# Examining Racial Discrimination in the US Job Market

### Background
Racial discrimination continues to be pervasive in cultures throughout the world. Researchers examined the level of racial discrimination in the United States labor market by randomly assigning identical résumés to black-sounding or white-sounding names and observing the impact on requests for interviews from employers.

### Data
In the dataset provided, each row represents a resume. The 'race' column has two values, 'b' and 'w', indicating black-sounding and white-sounding. The column 'call' has two values, 1 and 0, indicating whether the resume received a call from employers or not.
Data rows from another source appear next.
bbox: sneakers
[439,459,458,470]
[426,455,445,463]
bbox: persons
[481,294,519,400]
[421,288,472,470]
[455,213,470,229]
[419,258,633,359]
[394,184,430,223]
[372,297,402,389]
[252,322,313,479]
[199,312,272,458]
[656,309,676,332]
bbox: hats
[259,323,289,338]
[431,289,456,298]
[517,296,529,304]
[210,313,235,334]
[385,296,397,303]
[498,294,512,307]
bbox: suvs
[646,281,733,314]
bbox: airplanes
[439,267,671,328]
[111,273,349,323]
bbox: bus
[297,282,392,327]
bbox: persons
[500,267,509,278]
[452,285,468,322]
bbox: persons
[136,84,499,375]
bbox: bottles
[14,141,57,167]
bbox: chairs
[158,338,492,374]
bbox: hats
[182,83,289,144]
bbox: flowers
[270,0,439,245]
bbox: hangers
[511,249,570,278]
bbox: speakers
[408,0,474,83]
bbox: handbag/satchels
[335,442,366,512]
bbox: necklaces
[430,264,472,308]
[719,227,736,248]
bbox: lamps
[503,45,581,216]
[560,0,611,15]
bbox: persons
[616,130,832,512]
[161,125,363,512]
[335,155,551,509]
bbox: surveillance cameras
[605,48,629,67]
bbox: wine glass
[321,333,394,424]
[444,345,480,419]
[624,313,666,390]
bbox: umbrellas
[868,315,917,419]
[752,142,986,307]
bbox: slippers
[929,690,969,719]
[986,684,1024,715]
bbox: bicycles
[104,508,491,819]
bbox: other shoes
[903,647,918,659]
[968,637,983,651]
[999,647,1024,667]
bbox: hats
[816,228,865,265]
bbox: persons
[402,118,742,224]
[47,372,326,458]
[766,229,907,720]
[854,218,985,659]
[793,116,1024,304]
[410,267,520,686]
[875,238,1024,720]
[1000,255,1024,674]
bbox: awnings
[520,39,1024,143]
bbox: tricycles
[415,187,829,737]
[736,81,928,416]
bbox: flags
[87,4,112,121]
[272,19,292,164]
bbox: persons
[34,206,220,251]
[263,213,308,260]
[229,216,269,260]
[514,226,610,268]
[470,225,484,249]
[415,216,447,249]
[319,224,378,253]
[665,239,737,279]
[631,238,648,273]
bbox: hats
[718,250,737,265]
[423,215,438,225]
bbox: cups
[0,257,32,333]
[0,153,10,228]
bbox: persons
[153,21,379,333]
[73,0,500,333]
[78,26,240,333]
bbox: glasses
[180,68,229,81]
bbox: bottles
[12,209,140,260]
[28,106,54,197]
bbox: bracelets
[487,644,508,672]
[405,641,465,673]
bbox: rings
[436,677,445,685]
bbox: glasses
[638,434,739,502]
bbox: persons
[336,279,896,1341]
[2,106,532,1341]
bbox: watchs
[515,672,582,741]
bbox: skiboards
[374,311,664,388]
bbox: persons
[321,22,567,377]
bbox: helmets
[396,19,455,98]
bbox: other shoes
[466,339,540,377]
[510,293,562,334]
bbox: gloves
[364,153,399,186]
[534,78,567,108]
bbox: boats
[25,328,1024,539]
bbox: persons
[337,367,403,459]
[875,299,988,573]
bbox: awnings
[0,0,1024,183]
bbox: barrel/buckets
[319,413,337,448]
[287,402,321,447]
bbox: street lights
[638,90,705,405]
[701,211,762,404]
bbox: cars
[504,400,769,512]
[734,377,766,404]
Note that the 'b' and 'w' values in race are assigned randomly to the resumes when presented to the employer.

### Exercises
You will perform a statistical analysis to establish whether race has a significant impact on the rate of callbacks for resumes.

Answer the following questions **in this notebook below and submit to your Github account**. 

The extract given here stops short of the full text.